** START OF Listing **

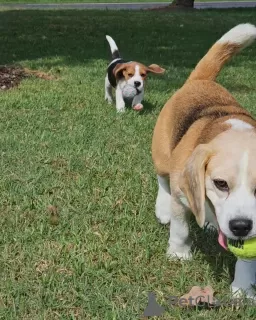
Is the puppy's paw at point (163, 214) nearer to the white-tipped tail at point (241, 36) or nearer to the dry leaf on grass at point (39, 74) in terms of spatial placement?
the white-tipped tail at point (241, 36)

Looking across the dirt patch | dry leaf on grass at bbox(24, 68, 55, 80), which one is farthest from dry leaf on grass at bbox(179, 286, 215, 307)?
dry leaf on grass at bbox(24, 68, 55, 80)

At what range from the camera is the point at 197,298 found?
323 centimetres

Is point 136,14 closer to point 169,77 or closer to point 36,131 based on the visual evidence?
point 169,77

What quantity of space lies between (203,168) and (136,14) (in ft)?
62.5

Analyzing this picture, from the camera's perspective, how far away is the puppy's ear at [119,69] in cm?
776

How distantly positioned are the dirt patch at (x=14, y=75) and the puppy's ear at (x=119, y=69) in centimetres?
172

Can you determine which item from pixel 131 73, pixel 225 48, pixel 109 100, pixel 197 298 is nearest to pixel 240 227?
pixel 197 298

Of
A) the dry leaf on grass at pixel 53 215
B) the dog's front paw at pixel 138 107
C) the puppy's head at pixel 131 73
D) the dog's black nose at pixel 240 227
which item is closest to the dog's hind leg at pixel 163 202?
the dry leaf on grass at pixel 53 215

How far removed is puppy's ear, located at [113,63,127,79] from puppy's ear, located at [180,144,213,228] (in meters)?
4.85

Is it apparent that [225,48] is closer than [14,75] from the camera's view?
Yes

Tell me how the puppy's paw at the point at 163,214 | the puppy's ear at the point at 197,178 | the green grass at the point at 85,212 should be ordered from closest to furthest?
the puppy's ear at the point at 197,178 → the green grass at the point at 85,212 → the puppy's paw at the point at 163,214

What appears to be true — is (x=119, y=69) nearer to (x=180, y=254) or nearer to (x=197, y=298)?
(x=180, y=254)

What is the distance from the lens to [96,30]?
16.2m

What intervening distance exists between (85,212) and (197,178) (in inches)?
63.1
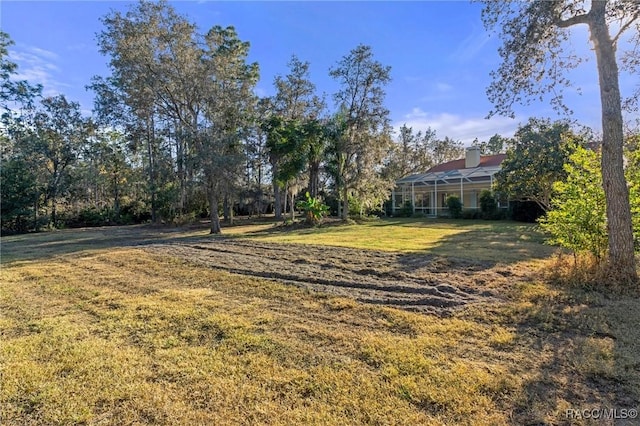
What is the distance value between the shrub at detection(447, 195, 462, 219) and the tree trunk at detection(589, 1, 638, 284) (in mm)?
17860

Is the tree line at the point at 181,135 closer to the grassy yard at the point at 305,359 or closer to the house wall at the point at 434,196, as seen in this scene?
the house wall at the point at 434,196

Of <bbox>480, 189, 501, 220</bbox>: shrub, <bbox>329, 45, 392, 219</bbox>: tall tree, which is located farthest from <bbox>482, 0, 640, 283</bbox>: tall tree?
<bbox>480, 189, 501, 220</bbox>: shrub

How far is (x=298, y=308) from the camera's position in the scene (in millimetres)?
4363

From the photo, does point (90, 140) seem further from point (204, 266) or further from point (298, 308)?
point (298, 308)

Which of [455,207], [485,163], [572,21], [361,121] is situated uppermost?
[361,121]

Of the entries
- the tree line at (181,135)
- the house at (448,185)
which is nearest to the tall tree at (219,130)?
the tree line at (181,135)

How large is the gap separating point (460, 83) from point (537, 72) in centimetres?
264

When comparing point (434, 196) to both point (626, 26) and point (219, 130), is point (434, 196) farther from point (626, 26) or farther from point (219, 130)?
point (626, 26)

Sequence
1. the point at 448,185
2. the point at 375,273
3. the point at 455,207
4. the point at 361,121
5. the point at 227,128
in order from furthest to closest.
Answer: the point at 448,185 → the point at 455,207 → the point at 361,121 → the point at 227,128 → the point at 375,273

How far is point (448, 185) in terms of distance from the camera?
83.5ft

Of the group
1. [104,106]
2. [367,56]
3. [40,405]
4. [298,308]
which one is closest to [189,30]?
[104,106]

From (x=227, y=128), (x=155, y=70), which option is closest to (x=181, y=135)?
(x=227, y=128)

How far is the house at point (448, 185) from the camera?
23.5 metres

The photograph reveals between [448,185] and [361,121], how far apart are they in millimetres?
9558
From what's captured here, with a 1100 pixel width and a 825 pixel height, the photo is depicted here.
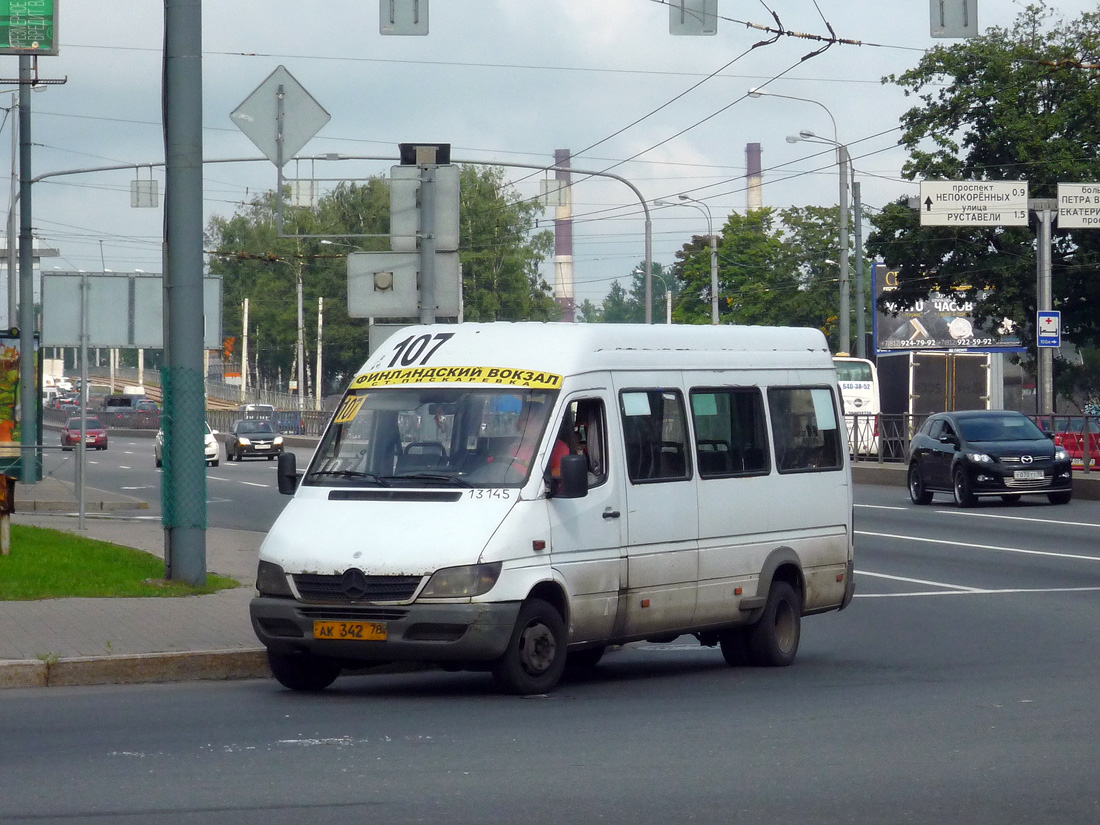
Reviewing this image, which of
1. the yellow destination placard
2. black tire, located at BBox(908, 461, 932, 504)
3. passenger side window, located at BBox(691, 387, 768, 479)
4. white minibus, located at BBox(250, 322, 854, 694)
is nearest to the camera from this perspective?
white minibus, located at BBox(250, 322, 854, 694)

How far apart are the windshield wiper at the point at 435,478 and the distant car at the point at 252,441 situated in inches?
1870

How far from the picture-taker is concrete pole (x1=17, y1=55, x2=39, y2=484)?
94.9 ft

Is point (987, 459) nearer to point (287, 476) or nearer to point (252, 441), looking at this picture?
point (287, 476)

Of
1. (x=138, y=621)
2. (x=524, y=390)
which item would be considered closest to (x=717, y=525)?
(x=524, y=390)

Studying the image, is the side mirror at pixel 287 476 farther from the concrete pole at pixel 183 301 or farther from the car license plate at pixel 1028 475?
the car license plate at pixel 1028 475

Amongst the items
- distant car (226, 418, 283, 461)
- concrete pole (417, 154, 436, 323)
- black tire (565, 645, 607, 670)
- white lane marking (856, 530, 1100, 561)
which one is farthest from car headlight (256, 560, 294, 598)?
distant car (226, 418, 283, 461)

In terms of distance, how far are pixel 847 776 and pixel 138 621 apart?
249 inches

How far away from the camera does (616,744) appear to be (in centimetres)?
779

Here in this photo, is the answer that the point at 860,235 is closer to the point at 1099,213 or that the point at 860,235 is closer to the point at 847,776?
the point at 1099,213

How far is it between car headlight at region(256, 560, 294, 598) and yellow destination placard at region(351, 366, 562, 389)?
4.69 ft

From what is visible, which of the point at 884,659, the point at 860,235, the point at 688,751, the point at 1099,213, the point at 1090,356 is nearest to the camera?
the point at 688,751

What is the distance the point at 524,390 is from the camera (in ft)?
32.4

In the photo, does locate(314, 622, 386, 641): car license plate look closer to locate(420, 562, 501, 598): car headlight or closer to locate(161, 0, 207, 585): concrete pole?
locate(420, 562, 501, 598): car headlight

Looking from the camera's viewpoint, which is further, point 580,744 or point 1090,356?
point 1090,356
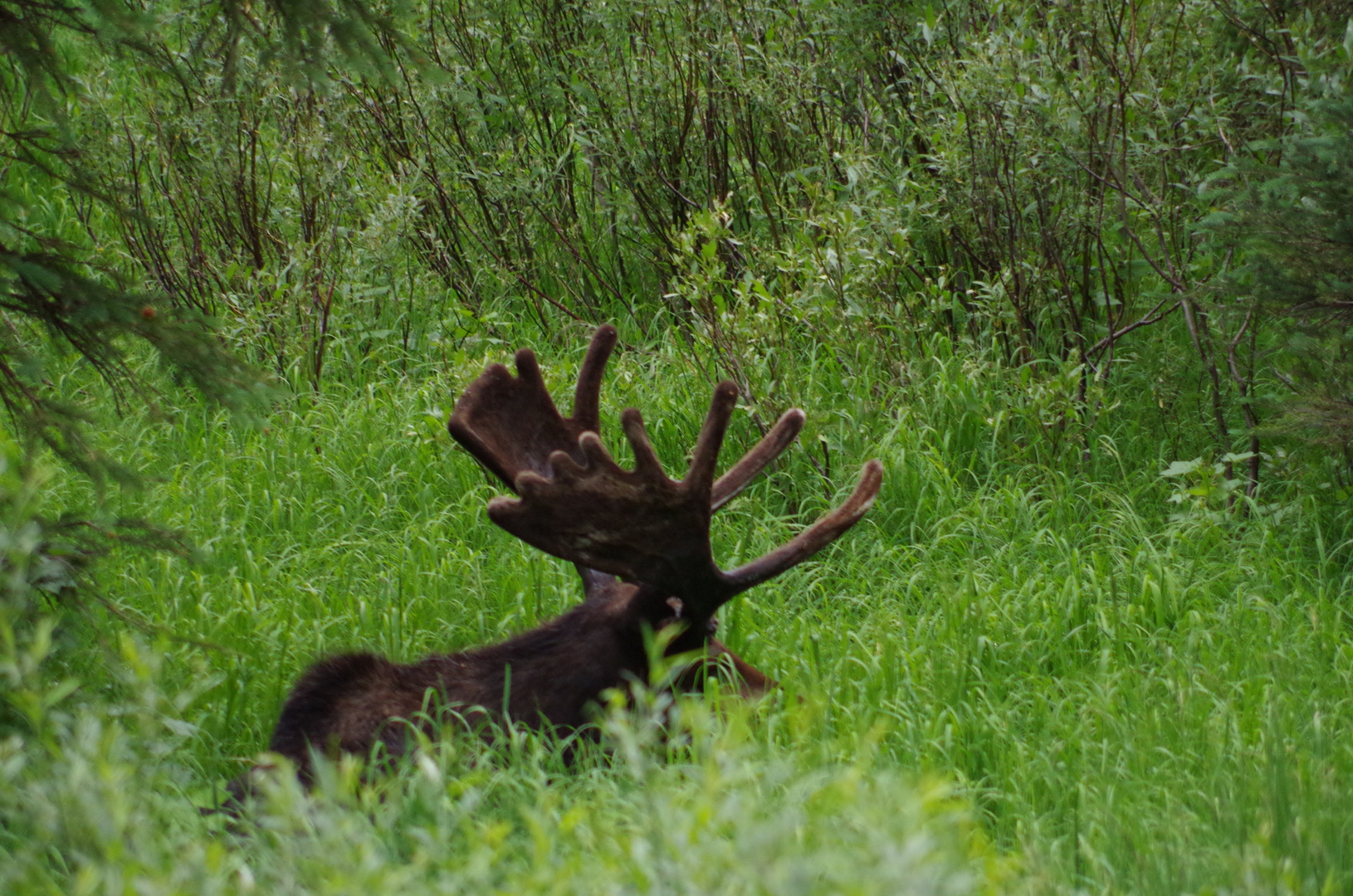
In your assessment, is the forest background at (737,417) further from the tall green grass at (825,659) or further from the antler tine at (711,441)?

** END OF Listing **

▶ _Goal of the exercise_
Reproduce all of the material above word for word, omitting the pictures.

▶ _Solution to this task_
Is the puppy's paw at point (163, 214) nearer to the white-tipped tail at point (241, 36) or nearer to the dry leaf on grass at point (39, 74) in terms of spatial placement?
the white-tipped tail at point (241, 36)

Looking across the dirt patch | dry leaf on grass at bbox(24, 68, 55, 80), which one is farthest from dry leaf on grass at bbox(179, 286, 215, 307)?
dry leaf on grass at bbox(24, 68, 55, 80)

At what range from the camera is the point at 197,298 found?
323 centimetres

Is point 136,14 closer to point 169,77 or closer to point 36,131 based on the visual evidence?
point 169,77

What quantity of space lies between (203,168) and (136,14) (in ft)?
62.5

Analyzing this picture, from the camera's perspective, how far away is the puppy's ear at [119,69] in cm?
776

How distantly positioned are the dirt patch at (x=14, y=75) and the puppy's ear at (x=119, y=69) in centimetres?
172

Can you determine which item from pixel 131 73, pixel 225 48, pixel 109 100, pixel 197 298 is nearest to pixel 240 227?
pixel 197 298

Of
A) the dry leaf on grass at pixel 53 215
B) the dog's front paw at pixel 138 107
C) the puppy's head at pixel 131 73
D) the dog's black nose at pixel 240 227
which item is closest to the dog's hind leg at pixel 163 202?
the dry leaf on grass at pixel 53 215

How far removed is puppy's ear, located at [113,63,127,79] from puppy's ear, located at [180,144,213,228] (in meters)?
4.85

Is it apparent that [225,48] is closer than [14,75] from the camera's view?
Yes

Tell me how the puppy's paw at the point at 163,214 | the puppy's ear at the point at 197,178 | the green grass at the point at 85,212 should be ordered from closest to furthest?
the puppy's ear at the point at 197,178 → the green grass at the point at 85,212 → the puppy's paw at the point at 163,214

What appears to be true — is (x=119, y=69) nearer to (x=180, y=254) or nearer to (x=197, y=298)?
(x=180, y=254)

What is the distance from the lens to [96,30]?
16.2m

What intervening distance exists between (85,212) and (197,178) (in inches)?
63.1
What is the distance value between the shrub at detection(447, 195, 462, 219) and the tree trunk at detection(589, 1, 638, 284) (in mm)?
17860

Is the tree line at the point at 181,135 closer to the grassy yard at the point at 305,359 or closer to the house wall at the point at 434,196, as seen in this scene?
the house wall at the point at 434,196

Of <bbox>480, 189, 501, 220</bbox>: shrub, <bbox>329, 45, 392, 219</bbox>: tall tree, which is located farthest from <bbox>482, 0, 640, 283</bbox>: tall tree?
<bbox>480, 189, 501, 220</bbox>: shrub

How far is (x=298, y=308) from the camera's position in the scene (in millimetres)?
4363

From the photo, does point (90, 140) seem further from point (204, 266) or further from point (298, 308)?
point (298, 308)

Which of [455,207], [485,163], [572,21], [361,121] is situated uppermost?
[361,121]

Of the entries
- the tree line at (181,135)
- the house at (448,185)
which is nearest to the tall tree at (219,130)?
the tree line at (181,135)

How large is the gap separating point (460, 83) from point (537, 72) in centimetres?
264

When comparing point (434, 196) to both point (626, 26) and point (219, 130), is point (434, 196) farther from point (626, 26) or farther from point (219, 130)?
point (626, 26)

Sequence
1. the point at 448,185
2. the point at 375,273
3. the point at 455,207
4. the point at 361,121
5. the point at 227,128
in order from furthest to closest.
Answer: the point at 448,185 → the point at 455,207 → the point at 361,121 → the point at 227,128 → the point at 375,273

How far is point (448, 185) in terms of distance from the camera?
83.5ft

Of the group
1. [104,106]
2. [367,56]
3. [40,405]
4. [298,308]
which one is closest to [189,30]?
[104,106]

From (x=227, y=128), (x=155, y=70), which option is closest to (x=181, y=135)?
(x=227, y=128)

How far is the house at point (448, 185) from the camera?
23.5 metres

The photograph reveals between [448,185] and [361,121], how far apart are they in millimetres?
9558
From what's captured here, with a 1100 pixel width and a 825 pixel height, the photo is depicted here.
Reviewing this image, which of
1. the yellow destination placard
2. black tire, located at BBox(908, 461, 932, 504)
3. passenger side window, located at BBox(691, 387, 768, 479)
4. white minibus, located at BBox(250, 322, 854, 694)
is nearest to the camera from this perspective?
white minibus, located at BBox(250, 322, 854, 694)

How far apart are the windshield wiper at the point at 435,478 and the distant car at the point at 252,441 situated in inches?
1870

How far from the picture-taker is concrete pole (x1=17, y1=55, x2=39, y2=484)?
94.9 ft

Is point (987, 459) nearer to point (287, 476) or nearer to point (252, 441), looking at this picture?
point (287, 476)

Of
1. (x=138, y=621)
2. (x=524, y=390)
which item would be considered closest to (x=717, y=525)?
(x=524, y=390)

Studying the image, is the side mirror at pixel 287 476 farther from the concrete pole at pixel 183 301 or farther from the car license plate at pixel 1028 475?
the car license plate at pixel 1028 475

Amongst the items
- distant car (226, 418, 283, 461)
- concrete pole (417, 154, 436, 323)
- black tire (565, 645, 607, 670)
- white lane marking (856, 530, 1100, 561)
which one is farthest from car headlight (256, 560, 294, 598)?
distant car (226, 418, 283, 461)

In terms of distance, how far are pixel 847 776 and pixel 138 621 apart?
249 inches

How far away from the camera does (616,744) appear to be (in centimetres)?
779

Here in this photo, is the answer that the point at 860,235 is closer to the point at 1099,213 or that the point at 860,235 is closer to the point at 847,776?
the point at 1099,213

How far is it between car headlight at region(256, 560, 294, 598) and yellow destination placard at region(351, 366, 562, 389)?
4.69 ft

From what is visible, which of the point at 884,659, the point at 860,235, the point at 688,751, the point at 1099,213, the point at 1090,356 is nearest to the camera?
the point at 688,751

What is the distance the point at 524,390 is from the camera (in ft)?
32.4

In the photo, does locate(314, 622, 386, 641): car license plate look closer to locate(420, 562, 501, 598): car headlight or closer to locate(161, 0, 207, 585): concrete pole?
locate(420, 562, 501, 598): car headlight

Looking from the camera's viewpoint, which is further, point 580,744 or point 1090,356?
point 1090,356
In your assessment, is the forest background at (737,417) further from the tall green grass at (825,659) or further from the antler tine at (711,441)?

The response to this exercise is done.